EXTRACTED DATA Start Marker

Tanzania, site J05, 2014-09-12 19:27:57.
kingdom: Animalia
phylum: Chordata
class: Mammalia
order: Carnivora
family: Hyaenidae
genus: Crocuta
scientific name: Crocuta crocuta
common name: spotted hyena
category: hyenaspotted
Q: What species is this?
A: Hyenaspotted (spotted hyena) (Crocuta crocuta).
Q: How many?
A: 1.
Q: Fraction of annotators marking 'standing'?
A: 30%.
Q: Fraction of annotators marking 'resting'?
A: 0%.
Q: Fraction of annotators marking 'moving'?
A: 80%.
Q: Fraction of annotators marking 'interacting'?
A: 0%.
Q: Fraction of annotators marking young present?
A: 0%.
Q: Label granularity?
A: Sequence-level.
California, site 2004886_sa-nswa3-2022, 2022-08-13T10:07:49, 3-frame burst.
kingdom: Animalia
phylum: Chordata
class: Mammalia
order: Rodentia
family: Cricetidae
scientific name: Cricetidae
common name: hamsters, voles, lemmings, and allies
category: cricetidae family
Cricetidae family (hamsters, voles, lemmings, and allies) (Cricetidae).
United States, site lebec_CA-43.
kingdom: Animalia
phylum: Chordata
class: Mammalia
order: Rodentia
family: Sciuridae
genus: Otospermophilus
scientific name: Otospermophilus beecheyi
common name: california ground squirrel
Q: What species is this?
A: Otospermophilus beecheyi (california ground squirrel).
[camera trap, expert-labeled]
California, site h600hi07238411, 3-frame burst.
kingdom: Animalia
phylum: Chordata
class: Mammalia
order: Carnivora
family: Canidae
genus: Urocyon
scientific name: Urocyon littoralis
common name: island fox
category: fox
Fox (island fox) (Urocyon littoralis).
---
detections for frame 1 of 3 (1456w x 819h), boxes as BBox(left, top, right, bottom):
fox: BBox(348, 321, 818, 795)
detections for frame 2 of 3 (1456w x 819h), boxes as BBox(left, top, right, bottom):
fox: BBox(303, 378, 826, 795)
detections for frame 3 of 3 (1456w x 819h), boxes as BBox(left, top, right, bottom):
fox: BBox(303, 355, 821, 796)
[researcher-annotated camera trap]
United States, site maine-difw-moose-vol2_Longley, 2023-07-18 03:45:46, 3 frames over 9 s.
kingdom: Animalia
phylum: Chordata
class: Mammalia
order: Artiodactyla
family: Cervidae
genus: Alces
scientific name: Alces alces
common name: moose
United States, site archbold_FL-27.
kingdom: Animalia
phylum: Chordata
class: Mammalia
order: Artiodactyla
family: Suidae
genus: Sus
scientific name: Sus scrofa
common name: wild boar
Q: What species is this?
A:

EXTRACTED DATA End Marker

INSTRUCTIONS FOR THE TASK: Using only the data above, copy out the lines that include the word "site".

RESPONSE TO THIS TASK:
Tanzania, site J05, 2014-09-12 19:27:57.
California, site 2004886_sa-nswa3-2022, 2022-08-13T10:07:49, 3-frame burst.
United States, site lebec_CA-43.
California, site h600hi07238411, 3-frame burst.
United States, site maine-difw-moose-vol2_Longley, 2023-07-18 03:45:46, 3 frames over 9 s.
United States, site archbold_FL-27.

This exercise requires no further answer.